[Melkite Catholic Patriarch Gregory III Lahاam speaks during a conference in Aley, Monday, June 17, 2013. (The Daily Star/Hasan Shaaban)]
11 September 2013
BEIRUT: Recent comments by top Syrian dissident Michel Kilo criticizing the stances of a Greek Catholic Patriarch over the Syria crisis have provoked reactions by church and political figures.
The Greek Orthodox council in Lebanon issued a statement Wednesday slamming Kilo’s criticisms of Greek Catholic Patriarch Gregorios III Lahham of Antioch, saying that that the stances of the patriarch who calls for dialogue in Syria come from his care for the lives of civilians.
“The Higher Council of the Greek Orthodox denounces the misleading stances over the Patriarch which lacks a sense of national responsibility,” the statement said.
Kilo, a journalist and prominent opposition figure, reportedly said that Lahham’s denunciation of military intervention in Syria indicate that he is “an intelligence man in the clothes of a Patriarch.”
“He is not a patriarch and has nothing to do with Christianity,” Kilo said.
Kilo’s comments came in response to a message from Lahham to U.S. President Barack Obama in which the patriarch described a possible military intervention by the U.S. in Syria as a “criminal act.”

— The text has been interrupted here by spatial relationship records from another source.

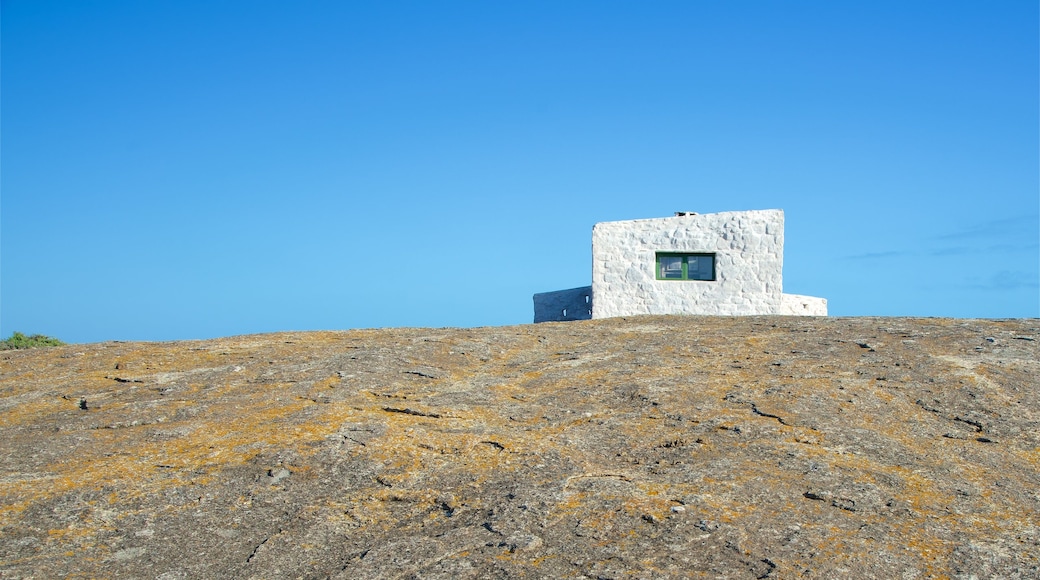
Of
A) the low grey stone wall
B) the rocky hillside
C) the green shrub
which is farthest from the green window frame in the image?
the green shrub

The council’s statement said that Lahham made a call for peace that stems from his “spiritual and national responsibilities… and aim at preserving the rights of civilians and the Christian presence in the Middle East.”
Lebanon’s caretaker Labor Minister Salim Jreissati slammed the “reckless and vindictive talks of the Syrian dissident Michel Kilo.”

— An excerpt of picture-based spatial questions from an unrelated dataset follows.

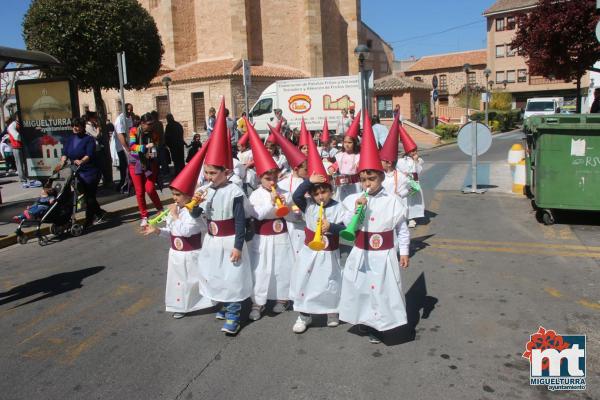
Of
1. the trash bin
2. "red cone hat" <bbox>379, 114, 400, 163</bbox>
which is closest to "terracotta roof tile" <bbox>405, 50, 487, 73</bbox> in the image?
the trash bin

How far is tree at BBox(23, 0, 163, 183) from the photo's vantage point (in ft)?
42.4

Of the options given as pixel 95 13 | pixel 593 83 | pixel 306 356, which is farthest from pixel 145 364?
pixel 593 83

Lahham, the spiritual leader of the Melkite Church and the largest Catholic community in Syria, said that the planned western attack on Syria will destroy the Arab world’s trust in the West and will increase the danger of Islamist extremists in the war-torn country.
On previous occasions Lahham has rejected accusations of being close to Syrian President Bashar Assad.
He said that his stances are part of bishops’ responsibility for the Christian communities in a country ravaged by civil war.